-- START OF DATA TO USE --

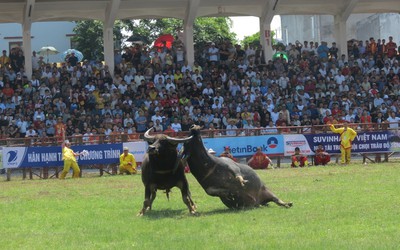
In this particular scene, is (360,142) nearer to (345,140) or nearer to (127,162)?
(345,140)

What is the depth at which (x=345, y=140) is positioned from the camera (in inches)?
1116

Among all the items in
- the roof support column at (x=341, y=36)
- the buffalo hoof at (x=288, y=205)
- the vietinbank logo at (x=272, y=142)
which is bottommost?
the buffalo hoof at (x=288, y=205)

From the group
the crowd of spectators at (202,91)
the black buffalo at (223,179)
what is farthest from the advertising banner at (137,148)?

-- END OF DATA TO USE --

> _TASK DESCRIPTION_
Print the records word for word and exclude any picture they hold.

> _CORRECT RESULT_
In this particular scene, is (360,142) nearer to (345,140) or nearer to (127,162)?
(345,140)

What is the depth at which (x=345, y=140) is positioned from the camera (in inches)?
1116

Among all the items in
- the roof support column at (x=341, y=36)
- the buffalo hoof at (x=288, y=205)
- the vietinbank logo at (x=272, y=142)
which is bottommost?
the buffalo hoof at (x=288, y=205)

From the group
the crowd of spectators at (202,91)
the black buffalo at (223,179)
what is farthest from the advertising banner at (137,148)?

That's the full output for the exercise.